CDA Rotterdam

PERSBERICHT

CDA: Verkeerssituatie Nesselande kan zo niet langer

CDA gemeenteraadslid Frans Jozef van der Heijden vindt dat de verkeerssituatie in de wijk Nesselande te onveilig is. In schriftelijke vragen die Frans Jozef van der Heijden het College vandaag stelt, vraagt hij het College een einde te maken aan onveilige en onwenselijke situaties.

Frans Jozef van der Heijden stelt het College de volgende vragen:


1. Weet het college dat volgens de dienst dS+V in Nesselande aan en op de Brandingdijk een verkeerssituatie is ontstaan, die als onwenselijk moet worden beschouwd.


2. Heeft het college kennis genomen van de argumentatie van de dienst die luidt, dat als gevolg van een te smalle stoep samen met een krappe manoeuvreerruimte die meebrengt, dat auto s vanuit het garagepad niet op een verantwoorde wijze op de rijweg kunnen komen kans op belemmering van de doorstroming van verkeer ontstaat.

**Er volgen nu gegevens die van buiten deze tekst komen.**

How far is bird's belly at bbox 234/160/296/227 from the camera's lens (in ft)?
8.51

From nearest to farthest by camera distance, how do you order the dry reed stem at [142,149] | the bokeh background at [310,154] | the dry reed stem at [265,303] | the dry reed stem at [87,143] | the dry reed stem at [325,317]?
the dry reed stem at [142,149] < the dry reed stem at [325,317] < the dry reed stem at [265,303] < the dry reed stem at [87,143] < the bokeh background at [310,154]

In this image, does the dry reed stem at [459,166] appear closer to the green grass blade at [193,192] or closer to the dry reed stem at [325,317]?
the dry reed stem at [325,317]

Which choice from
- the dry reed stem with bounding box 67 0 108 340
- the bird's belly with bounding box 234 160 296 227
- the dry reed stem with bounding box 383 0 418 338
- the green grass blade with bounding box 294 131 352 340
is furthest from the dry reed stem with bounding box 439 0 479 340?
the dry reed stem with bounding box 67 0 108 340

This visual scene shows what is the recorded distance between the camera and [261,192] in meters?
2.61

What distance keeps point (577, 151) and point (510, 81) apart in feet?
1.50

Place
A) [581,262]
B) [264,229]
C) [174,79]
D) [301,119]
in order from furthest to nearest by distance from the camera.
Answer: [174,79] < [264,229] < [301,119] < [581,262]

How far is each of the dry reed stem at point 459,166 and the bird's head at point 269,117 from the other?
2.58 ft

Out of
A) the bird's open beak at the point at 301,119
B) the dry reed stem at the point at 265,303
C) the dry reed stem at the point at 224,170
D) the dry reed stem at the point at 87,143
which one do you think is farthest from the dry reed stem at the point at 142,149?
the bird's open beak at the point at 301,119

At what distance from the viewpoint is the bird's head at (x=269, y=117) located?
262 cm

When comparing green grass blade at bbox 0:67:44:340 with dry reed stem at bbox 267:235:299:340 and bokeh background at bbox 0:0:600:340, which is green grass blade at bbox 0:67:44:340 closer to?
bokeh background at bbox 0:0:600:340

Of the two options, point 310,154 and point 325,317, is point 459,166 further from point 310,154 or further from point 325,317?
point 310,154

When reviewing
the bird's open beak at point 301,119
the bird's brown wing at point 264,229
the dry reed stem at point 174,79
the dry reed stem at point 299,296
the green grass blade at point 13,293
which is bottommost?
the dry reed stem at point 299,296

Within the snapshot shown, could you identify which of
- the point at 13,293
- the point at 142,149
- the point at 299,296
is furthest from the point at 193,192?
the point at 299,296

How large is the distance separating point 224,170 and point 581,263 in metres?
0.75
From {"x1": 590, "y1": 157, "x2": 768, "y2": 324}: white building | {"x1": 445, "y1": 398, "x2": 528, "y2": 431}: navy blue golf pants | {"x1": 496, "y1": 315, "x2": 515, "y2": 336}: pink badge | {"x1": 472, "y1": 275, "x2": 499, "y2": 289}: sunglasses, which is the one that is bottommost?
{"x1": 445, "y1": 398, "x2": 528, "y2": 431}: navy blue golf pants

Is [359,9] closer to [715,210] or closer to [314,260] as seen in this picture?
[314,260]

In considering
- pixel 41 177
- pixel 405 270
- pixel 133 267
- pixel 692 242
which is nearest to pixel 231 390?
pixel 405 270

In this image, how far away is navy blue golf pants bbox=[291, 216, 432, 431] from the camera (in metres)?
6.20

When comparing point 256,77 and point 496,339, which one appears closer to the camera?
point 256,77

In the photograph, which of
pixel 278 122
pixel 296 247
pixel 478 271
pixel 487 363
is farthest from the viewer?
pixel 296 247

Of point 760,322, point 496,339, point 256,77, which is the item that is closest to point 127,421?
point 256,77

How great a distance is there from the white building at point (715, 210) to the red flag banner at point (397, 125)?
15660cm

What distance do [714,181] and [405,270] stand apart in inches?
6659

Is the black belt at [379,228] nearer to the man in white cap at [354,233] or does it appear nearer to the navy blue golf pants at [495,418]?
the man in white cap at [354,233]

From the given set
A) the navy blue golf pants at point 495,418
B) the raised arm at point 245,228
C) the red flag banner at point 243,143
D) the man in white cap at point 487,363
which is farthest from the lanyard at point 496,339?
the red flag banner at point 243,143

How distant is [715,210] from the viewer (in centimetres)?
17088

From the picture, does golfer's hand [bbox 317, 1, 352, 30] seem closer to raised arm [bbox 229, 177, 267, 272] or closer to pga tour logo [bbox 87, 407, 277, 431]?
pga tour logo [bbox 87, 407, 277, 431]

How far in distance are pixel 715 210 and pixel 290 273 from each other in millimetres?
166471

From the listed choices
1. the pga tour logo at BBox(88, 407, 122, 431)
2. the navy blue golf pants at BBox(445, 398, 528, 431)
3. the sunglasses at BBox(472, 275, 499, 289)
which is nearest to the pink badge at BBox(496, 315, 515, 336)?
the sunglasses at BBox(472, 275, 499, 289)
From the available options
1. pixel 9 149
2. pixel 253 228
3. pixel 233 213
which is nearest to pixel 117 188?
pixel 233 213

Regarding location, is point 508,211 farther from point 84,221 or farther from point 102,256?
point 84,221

3. Heeft het college zich gerealiseerd, dat deze ambtelijke formulering betekent dat het zeer gevaarlijk is om met een personenauto de rijweg op te rijden, waar formeel 50 km mag worden gereden, maar in de praktijk deze snelheidslimiet voortdurende wordt overschreden.


4. Heeft het college inmiddels kennis genomen van het feit, dat het busverkeer op deze smalle weg (waar overigens twee elkaar tegemoet rijdende bussen elkaar niet kunnen passeren) een gevaar oplevert voor kinderen op de veel te smalle stoep als gevolg van de zuigkracht, die deze overigens veel te hard rijdende bussen ontwikkelen.

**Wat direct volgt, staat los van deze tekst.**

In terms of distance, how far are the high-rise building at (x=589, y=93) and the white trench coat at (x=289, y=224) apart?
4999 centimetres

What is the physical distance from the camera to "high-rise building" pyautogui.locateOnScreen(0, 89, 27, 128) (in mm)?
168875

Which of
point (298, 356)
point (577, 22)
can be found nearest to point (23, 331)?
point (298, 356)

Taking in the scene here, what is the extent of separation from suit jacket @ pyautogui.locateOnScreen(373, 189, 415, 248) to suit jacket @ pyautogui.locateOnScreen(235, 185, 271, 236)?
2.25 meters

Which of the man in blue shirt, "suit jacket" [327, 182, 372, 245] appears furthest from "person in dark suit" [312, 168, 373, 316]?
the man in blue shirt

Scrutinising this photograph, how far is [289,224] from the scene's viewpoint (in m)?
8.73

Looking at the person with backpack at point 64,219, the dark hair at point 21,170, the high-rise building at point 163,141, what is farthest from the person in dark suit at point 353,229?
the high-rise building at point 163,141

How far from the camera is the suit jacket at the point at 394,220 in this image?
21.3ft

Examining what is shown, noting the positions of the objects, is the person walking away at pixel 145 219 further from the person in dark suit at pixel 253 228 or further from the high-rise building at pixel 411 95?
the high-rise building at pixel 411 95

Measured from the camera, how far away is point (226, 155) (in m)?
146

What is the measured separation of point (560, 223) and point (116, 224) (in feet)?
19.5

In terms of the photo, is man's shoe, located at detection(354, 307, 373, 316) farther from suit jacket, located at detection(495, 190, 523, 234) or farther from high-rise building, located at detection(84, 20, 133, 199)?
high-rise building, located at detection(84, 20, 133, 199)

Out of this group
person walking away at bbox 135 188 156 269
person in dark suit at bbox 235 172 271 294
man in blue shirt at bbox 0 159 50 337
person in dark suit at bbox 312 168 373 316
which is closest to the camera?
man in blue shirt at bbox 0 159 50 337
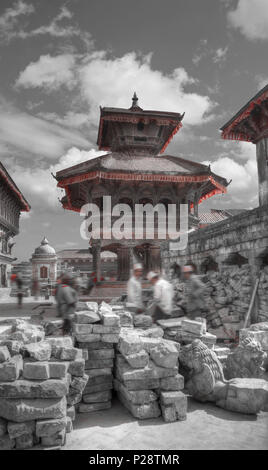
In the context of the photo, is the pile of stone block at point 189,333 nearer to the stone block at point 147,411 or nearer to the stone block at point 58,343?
the stone block at point 147,411

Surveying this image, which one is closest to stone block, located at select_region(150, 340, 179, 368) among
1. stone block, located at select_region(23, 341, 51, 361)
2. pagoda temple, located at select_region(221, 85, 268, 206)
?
stone block, located at select_region(23, 341, 51, 361)

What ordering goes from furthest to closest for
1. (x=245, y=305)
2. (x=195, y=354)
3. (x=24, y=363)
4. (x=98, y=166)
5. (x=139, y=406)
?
1. (x=98, y=166)
2. (x=245, y=305)
3. (x=195, y=354)
4. (x=139, y=406)
5. (x=24, y=363)

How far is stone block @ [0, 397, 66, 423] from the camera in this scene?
4363 mm

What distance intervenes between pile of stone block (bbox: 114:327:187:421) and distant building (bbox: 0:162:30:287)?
2027cm

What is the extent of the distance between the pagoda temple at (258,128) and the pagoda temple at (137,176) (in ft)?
10.7

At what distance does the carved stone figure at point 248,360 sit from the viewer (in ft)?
19.6

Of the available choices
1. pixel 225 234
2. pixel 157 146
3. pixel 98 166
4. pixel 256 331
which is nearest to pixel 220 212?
pixel 157 146

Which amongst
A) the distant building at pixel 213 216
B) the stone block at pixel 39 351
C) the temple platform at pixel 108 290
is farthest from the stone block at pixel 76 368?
the distant building at pixel 213 216

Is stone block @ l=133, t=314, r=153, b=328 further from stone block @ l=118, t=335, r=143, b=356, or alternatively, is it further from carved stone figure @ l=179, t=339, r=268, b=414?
stone block @ l=118, t=335, r=143, b=356

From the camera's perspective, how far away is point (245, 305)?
903 centimetres

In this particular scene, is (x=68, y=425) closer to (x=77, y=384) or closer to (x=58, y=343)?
(x=77, y=384)

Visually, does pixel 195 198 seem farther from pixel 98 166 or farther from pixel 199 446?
pixel 199 446

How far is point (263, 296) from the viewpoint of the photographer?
8.46 meters

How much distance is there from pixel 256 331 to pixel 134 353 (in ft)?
9.85
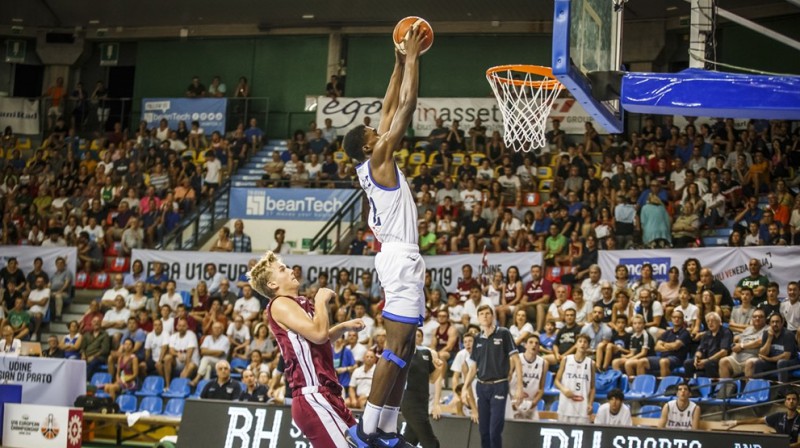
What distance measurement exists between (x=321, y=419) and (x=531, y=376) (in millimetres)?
7933

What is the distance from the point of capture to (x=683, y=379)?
14.8 m

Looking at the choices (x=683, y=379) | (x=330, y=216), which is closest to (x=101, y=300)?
(x=330, y=216)

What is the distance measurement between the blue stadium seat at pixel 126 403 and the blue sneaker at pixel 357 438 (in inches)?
463

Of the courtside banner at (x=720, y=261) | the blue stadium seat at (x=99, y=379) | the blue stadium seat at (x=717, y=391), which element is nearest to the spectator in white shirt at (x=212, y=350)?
the blue stadium seat at (x=99, y=379)

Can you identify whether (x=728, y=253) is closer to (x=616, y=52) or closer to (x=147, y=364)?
(x=616, y=52)

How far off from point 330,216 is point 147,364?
558 cm

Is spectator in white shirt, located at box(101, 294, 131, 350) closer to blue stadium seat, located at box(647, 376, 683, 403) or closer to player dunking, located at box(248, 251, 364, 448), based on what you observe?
blue stadium seat, located at box(647, 376, 683, 403)

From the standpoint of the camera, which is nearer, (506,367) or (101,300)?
(506,367)

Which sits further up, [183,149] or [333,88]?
[333,88]

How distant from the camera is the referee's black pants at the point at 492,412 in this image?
11.7 meters

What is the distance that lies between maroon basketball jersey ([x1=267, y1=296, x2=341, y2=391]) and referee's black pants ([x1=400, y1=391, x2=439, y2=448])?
413cm

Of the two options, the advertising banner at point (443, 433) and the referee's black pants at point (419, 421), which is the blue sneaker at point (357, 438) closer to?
the referee's black pants at point (419, 421)

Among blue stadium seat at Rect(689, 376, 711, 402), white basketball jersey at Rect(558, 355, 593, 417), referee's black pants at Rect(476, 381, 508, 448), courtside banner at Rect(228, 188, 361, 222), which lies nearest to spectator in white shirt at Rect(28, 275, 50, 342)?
courtside banner at Rect(228, 188, 361, 222)

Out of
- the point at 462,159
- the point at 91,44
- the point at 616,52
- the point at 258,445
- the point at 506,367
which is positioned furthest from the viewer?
the point at 91,44
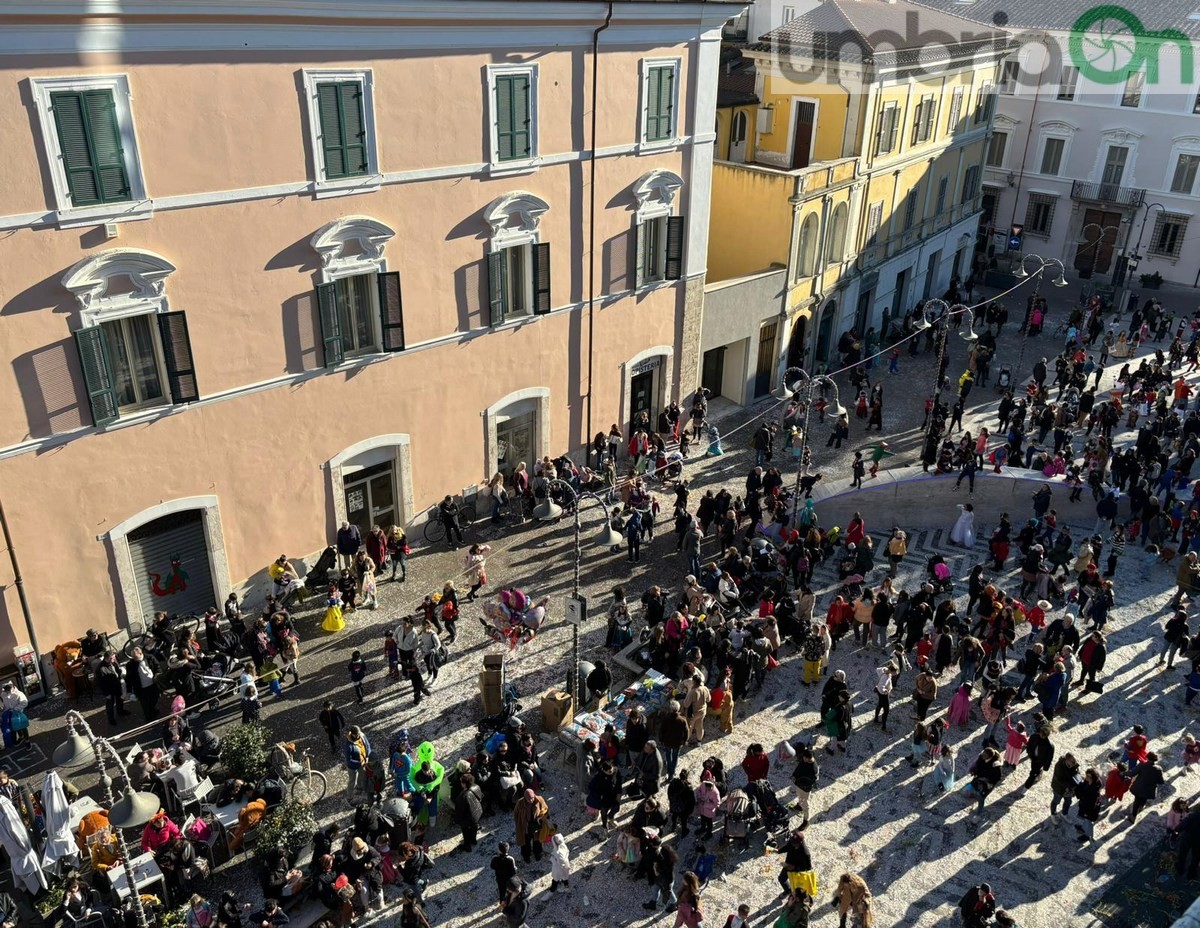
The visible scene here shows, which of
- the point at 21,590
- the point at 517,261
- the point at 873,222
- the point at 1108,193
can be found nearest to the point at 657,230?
the point at 517,261

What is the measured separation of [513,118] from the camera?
76.4 ft

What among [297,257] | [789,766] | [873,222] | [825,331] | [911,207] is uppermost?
[297,257]

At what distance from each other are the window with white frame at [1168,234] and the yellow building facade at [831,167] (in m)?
13.9

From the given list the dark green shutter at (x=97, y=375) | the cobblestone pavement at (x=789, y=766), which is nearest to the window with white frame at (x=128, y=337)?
the dark green shutter at (x=97, y=375)

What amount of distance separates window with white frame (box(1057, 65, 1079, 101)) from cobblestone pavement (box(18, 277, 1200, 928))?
Result: 32505 millimetres

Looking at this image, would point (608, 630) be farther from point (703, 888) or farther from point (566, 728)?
point (703, 888)

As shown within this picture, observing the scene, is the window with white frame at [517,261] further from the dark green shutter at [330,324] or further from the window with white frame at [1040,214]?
the window with white frame at [1040,214]

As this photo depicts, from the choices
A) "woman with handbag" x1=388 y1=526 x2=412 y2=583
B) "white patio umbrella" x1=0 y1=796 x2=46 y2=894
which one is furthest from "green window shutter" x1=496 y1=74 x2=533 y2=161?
"white patio umbrella" x1=0 y1=796 x2=46 y2=894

5. Weet het college dat het gevaar voor kinderen op de stoep nog is toegenomen als gevolg van weggebruikers die over de stoep hun weg vervolgen omdat ze zelfs niet even willen wachten op achteruitstekende personenauto s die op de rijweg trachten te komen.


6. Kan het college zich voorstellen, dat de bewoners de ontstane verkeerssituatie, die zij zich niet hebben kunnen voorstellen aan de hand van een onvoldoende werktekening, die dan ook bij uitvoering in de praktijk gebaseerd lijkt te zijn op onjuiste beoordeling van de verkeerssituatie, absoluut onacceptabel vinden.


7. Heeft ook de verkeerspolitie in Rotterdam, die deze opvatting deelt, daarvan al mededeling gedaan.


8. Zo niet is het college dan bereid om uitdrukkelijk naar de opvatting van de politie te informeren.


9. Weet het college inmiddels dat er naar aanleiding van ernstige klachten van de bewoners van de Brandingdijk, die zich minder zorgen maken over de belemmering in de doorstroming van het verkeer zoals dS+V aangeeft, maar meer over de onhoudbare verkeerssituatie waarmee ze dagelijks worden geconfronteerd er verschillende oplossingen zijn bestudeerd.


10. Weet het college, dat de bewoners in overleg zijn met het dagelijks bestuur van de deelgemeente Alexander, maar dat het feit, dat OBR de wijk formeel nog onder haar beheer heeft, de oplossing van het probleem op zijn zachts gezegd bemoeilijkt.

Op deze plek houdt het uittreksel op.